● Kutipan Bacaan:
● ● ● ● ●

Dari judulnya, mungkin anda langsung teringat akan sebuah film layar lebar ber-genre drama yang baru tayang di bioskop beberapa minggu belakangan ini. Sebuah film yang menceritakan tentang sekelompok anak muda yang sedang melanjutkan study di Belanda.
Bukan, bukan itu yang akan saya bahas. Bukan juga mau membahas tentang sejarah kelam bangsa kita tercinta yang dijajah Belanda selama 350 tahun.
Mendengar nama Belanda, apa sih yang ada di pikiran anda? Bangsa penjajah, kincir angin, kanal, keukenhof, red light distrik? Yuuupp seratus untuk anda. Belanda sangat identik dengan itu semua.
Belanda adalah Negara ke tiga yang kami, #segitigasamacinta, sambangi dalam rangkaian perjalanan keliling Eropa kami. Ciiieee, keliling Eropa booooww. Padahal mah cuman beberapa Negara doang. :-p :-p :-p
Saya pribadi sangat penasaran ingin melihat dari dekat seperti apa sih rupa negeri Belanda? Negeri yang selalu disebut – sebut dalam buku sejarah Indonesia. Negeri dimana sebagian besar tokoh – tokoh bangsa Indonesia ‘tempo doloe’ menuntut ilmu.

● ● ● ● ●

● Tugas Siswa:
Lanjutkan catatan perjalanan tentang Belanda di atas, dimulai tepat setelah kalimat terakhirnya. Data berikut merupakan bahan tersendiri yang terpisah dari catatan perjalanan tentang Belanda di atas.

● Cuplikan Data:
● ● ● ● ●

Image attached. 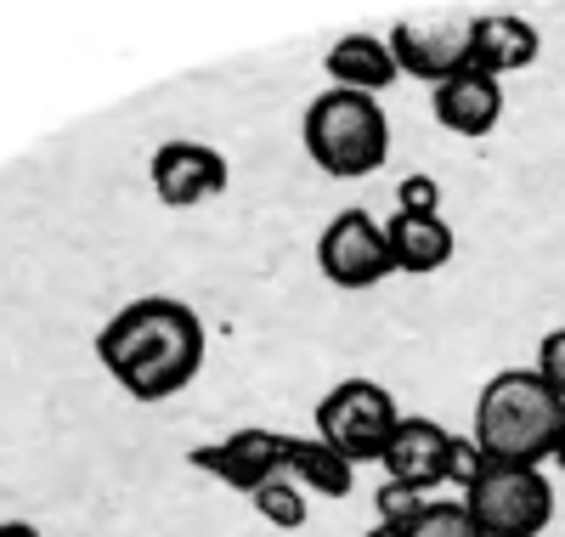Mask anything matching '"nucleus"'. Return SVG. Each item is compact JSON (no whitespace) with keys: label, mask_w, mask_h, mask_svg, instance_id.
<instances>
[{"label":"nucleus","mask_w":565,"mask_h":537,"mask_svg":"<svg viewBox=\"0 0 565 537\" xmlns=\"http://www.w3.org/2000/svg\"><path fill=\"white\" fill-rule=\"evenodd\" d=\"M97 362L130 402L181 397L204 368V317L175 295H141L97 328Z\"/></svg>","instance_id":"obj_1"},{"label":"nucleus","mask_w":565,"mask_h":537,"mask_svg":"<svg viewBox=\"0 0 565 537\" xmlns=\"http://www.w3.org/2000/svg\"><path fill=\"white\" fill-rule=\"evenodd\" d=\"M476 448L492 464L543 470L565 448V397L537 379V368H503L476 397Z\"/></svg>","instance_id":"obj_2"},{"label":"nucleus","mask_w":565,"mask_h":537,"mask_svg":"<svg viewBox=\"0 0 565 537\" xmlns=\"http://www.w3.org/2000/svg\"><path fill=\"white\" fill-rule=\"evenodd\" d=\"M300 141H306V154H311L317 170L356 181V176L385 170V159H391V119L380 108V96L328 85L322 96H311V108L300 119Z\"/></svg>","instance_id":"obj_3"},{"label":"nucleus","mask_w":565,"mask_h":537,"mask_svg":"<svg viewBox=\"0 0 565 537\" xmlns=\"http://www.w3.org/2000/svg\"><path fill=\"white\" fill-rule=\"evenodd\" d=\"M463 509L487 537H543L554 520V481L526 464H481L463 486Z\"/></svg>","instance_id":"obj_4"},{"label":"nucleus","mask_w":565,"mask_h":537,"mask_svg":"<svg viewBox=\"0 0 565 537\" xmlns=\"http://www.w3.org/2000/svg\"><path fill=\"white\" fill-rule=\"evenodd\" d=\"M396 424H402V408L380 379H340L317 402V442H328L351 464H385Z\"/></svg>","instance_id":"obj_5"},{"label":"nucleus","mask_w":565,"mask_h":537,"mask_svg":"<svg viewBox=\"0 0 565 537\" xmlns=\"http://www.w3.org/2000/svg\"><path fill=\"white\" fill-rule=\"evenodd\" d=\"M317 272L334 288H345V295H362V288L385 283L396 272L385 221H373L367 210H340L317 238Z\"/></svg>","instance_id":"obj_6"},{"label":"nucleus","mask_w":565,"mask_h":537,"mask_svg":"<svg viewBox=\"0 0 565 537\" xmlns=\"http://www.w3.org/2000/svg\"><path fill=\"white\" fill-rule=\"evenodd\" d=\"M186 464L215 475L221 486H232V493L249 498V493H260L271 475L289 470V435L266 430V424H249V430L221 435V442H210V448H193V453H186Z\"/></svg>","instance_id":"obj_7"},{"label":"nucleus","mask_w":565,"mask_h":537,"mask_svg":"<svg viewBox=\"0 0 565 537\" xmlns=\"http://www.w3.org/2000/svg\"><path fill=\"white\" fill-rule=\"evenodd\" d=\"M148 176H153L159 204L193 210L204 199H221L226 181H232V165H226L221 148H204V141H164L148 165Z\"/></svg>","instance_id":"obj_8"},{"label":"nucleus","mask_w":565,"mask_h":537,"mask_svg":"<svg viewBox=\"0 0 565 537\" xmlns=\"http://www.w3.org/2000/svg\"><path fill=\"white\" fill-rule=\"evenodd\" d=\"M452 459H458V435H452L447 424L418 419V413H402L391 448H385V475L430 498V486L452 481Z\"/></svg>","instance_id":"obj_9"},{"label":"nucleus","mask_w":565,"mask_h":537,"mask_svg":"<svg viewBox=\"0 0 565 537\" xmlns=\"http://www.w3.org/2000/svg\"><path fill=\"white\" fill-rule=\"evenodd\" d=\"M391 52L396 69L424 80V85H441L458 69H469V18L447 23V29H418V23H396L391 29Z\"/></svg>","instance_id":"obj_10"},{"label":"nucleus","mask_w":565,"mask_h":537,"mask_svg":"<svg viewBox=\"0 0 565 537\" xmlns=\"http://www.w3.org/2000/svg\"><path fill=\"white\" fill-rule=\"evenodd\" d=\"M537 57H543V34H537L526 18H509V12L469 18V69L503 80V74L532 69Z\"/></svg>","instance_id":"obj_11"},{"label":"nucleus","mask_w":565,"mask_h":537,"mask_svg":"<svg viewBox=\"0 0 565 537\" xmlns=\"http://www.w3.org/2000/svg\"><path fill=\"white\" fill-rule=\"evenodd\" d=\"M430 108L452 136H492L503 119V85L481 69H458L452 80L430 85Z\"/></svg>","instance_id":"obj_12"},{"label":"nucleus","mask_w":565,"mask_h":537,"mask_svg":"<svg viewBox=\"0 0 565 537\" xmlns=\"http://www.w3.org/2000/svg\"><path fill=\"white\" fill-rule=\"evenodd\" d=\"M328 80H334L340 91H362V96H380L402 80L396 69V52H391V34H340L334 45H328V57H322Z\"/></svg>","instance_id":"obj_13"},{"label":"nucleus","mask_w":565,"mask_h":537,"mask_svg":"<svg viewBox=\"0 0 565 537\" xmlns=\"http://www.w3.org/2000/svg\"><path fill=\"white\" fill-rule=\"evenodd\" d=\"M385 238H391V261L396 272H413V277H430L452 261V227L441 215H413V210H396L385 215Z\"/></svg>","instance_id":"obj_14"},{"label":"nucleus","mask_w":565,"mask_h":537,"mask_svg":"<svg viewBox=\"0 0 565 537\" xmlns=\"http://www.w3.org/2000/svg\"><path fill=\"white\" fill-rule=\"evenodd\" d=\"M306 493H322V498H345L356 486V464L340 459L328 442H317V435H289V470Z\"/></svg>","instance_id":"obj_15"},{"label":"nucleus","mask_w":565,"mask_h":537,"mask_svg":"<svg viewBox=\"0 0 565 537\" xmlns=\"http://www.w3.org/2000/svg\"><path fill=\"white\" fill-rule=\"evenodd\" d=\"M249 504H255V515H260L266 526H277V531H300V526H306V486H300L295 475H271L260 493H249Z\"/></svg>","instance_id":"obj_16"},{"label":"nucleus","mask_w":565,"mask_h":537,"mask_svg":"<svg viewBox=\"0 0 565 537\" xmlns=\"http://www.w3.org/2000/svg\"><path fill=\"white\" fill-rule=\"evenodd\" d=\"M402 531H407V537H487V531L476 526V515L463 509V498H430Z\"/></svg>","instance_id":"obj_17"},{"label":"nucleus","mask_w":565,"mask_h":537,"mask_svg":"<svg viewBox=\"0 0 565 537\" xmlns=\"http://www.w3.org/2000/svg\"><path fill=\"white\" fill-rule=\"evenodd\" d=\"M424 504H430V498L413 493V486H402V481H385L380 493H373V509H380V520H385V526H407Z\"/></svg>","instance_id":"obj_18"},{"label":"nucleus","mask_w":565,"mask_h":537,"mask_svg":"<svg viewBox=\"0 0 565 537\" xmlns=\"http://www.w3.org/2000/svg\"><path fill=\"white\" fill-rule=\"evenodd\" d=\"M537 379L554 390V397H565V328H548L543 346H537Z\"/></svg>","instance_id":"obj_19"},{"label":"nucleus","mask_w":565,"mask_h":537,"mask_svg":"<svg viewBox=\"0 0 565 537\" xmlns=\"http://www.w3.org/2000/svg\"><path fill=\"white\" fill-rule=\"evenodd\" d=\"M396 210H413V215H441V187L430 176H407L396 187Z\"/></svg>","instance_id":"obj_20"},{"label":"nucleus","mask_w":565,"mask_h":537,"mask_svg":"<svg viewBox=\"0 0 565 537\" xmlns=\"http://www.w3.org/2000/svg\"><path fill=\"white\" fill-rule=\"evenodd\" d=\"M0 537H45V531L29 526V520H0Z\"/></svg>","instance_id":"obj_21"},{"label":"nucleus","mask_w":565,"mask_h":537,"mask_svg":"<svg viewBox=\"0 0 565 537\" xmlns=\"http://www.w3.org/2000/svg\"><path fill=\"white\" fill-rule=\"evenodd\" d=\"M362 537H407V531H402V526H385V520H380V526H373V531H362Z\"/></svg>","instance_id":"obj_22"},{"label":"nucleus","mask_w":565,"mask_h":537,"mask_svg":"<svg viewBox=\"0 0 565 537\" xmlns=\"http://www.w3.org/2000/svg\"><path fill=\"white\" fill-rule=\"evenodd\" d=\"M554 464H559V470H565V448H559V453H554Z\"/></svg>","instance_id":"obj_23"}]
</instances>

● ● ● ● ●

● Hasil Pengerjaan:
Belanda bukanlah alasan saya untuk menginjakkan kaki di benua biru. Karena sebelumnya saya punya kota favorit di belahan Negara lain. Ach, tapi nantilah. Mengenai kota itu akan saya ceritakan di tulisan yang terpisah. Deileehh, ciyuuuss? Emang bisa nulis? 😀 😀 😀
Kami masuk Eropa melalui Negara Perancis. Menginap 2 (dua) malam di sana, terus singgah di Belgia sebentar, kemudian melanjutkan perjalanan ke Belanda.
Amsterdam
Kanal dan bangunan khas Belanda
Dengan menggunakan moda transportasi bus, kami meninggalkan Brussels. Hanya membutuhkan waktu 3 – 4 jam, kami sudah bisa menginjakkan kaki di negeri Belanda.
Tiba di Amsterdam sekitar pukul Sembilan malam. Langit masih sangat terang saat itu. Maklum pada waktu summer, langit eropa terang lebih lama.
Suara bising wisatawan dari berbagai penjuru dunia memenuhi segala sisi. Rupanya orang Eropa suka sekali bepergian dikala summer. Dan malam itu kebetulan kesebelasan Oranje sedang berlaga di piala eropa. Tidak heran di sana sini banyak orang memakai baju kebanggaan sang tim. Lautan oranje ‘merubah’ warna malam. Halaaahh ko jadi puitis giniiihh yaa…
Kami menikmati Amsterdam di malam hari, sambil menggeret koper dan mencari penginapan. Melewati Dam square, madam tussaud, dan menyusuri kanal – kanal cantiknya.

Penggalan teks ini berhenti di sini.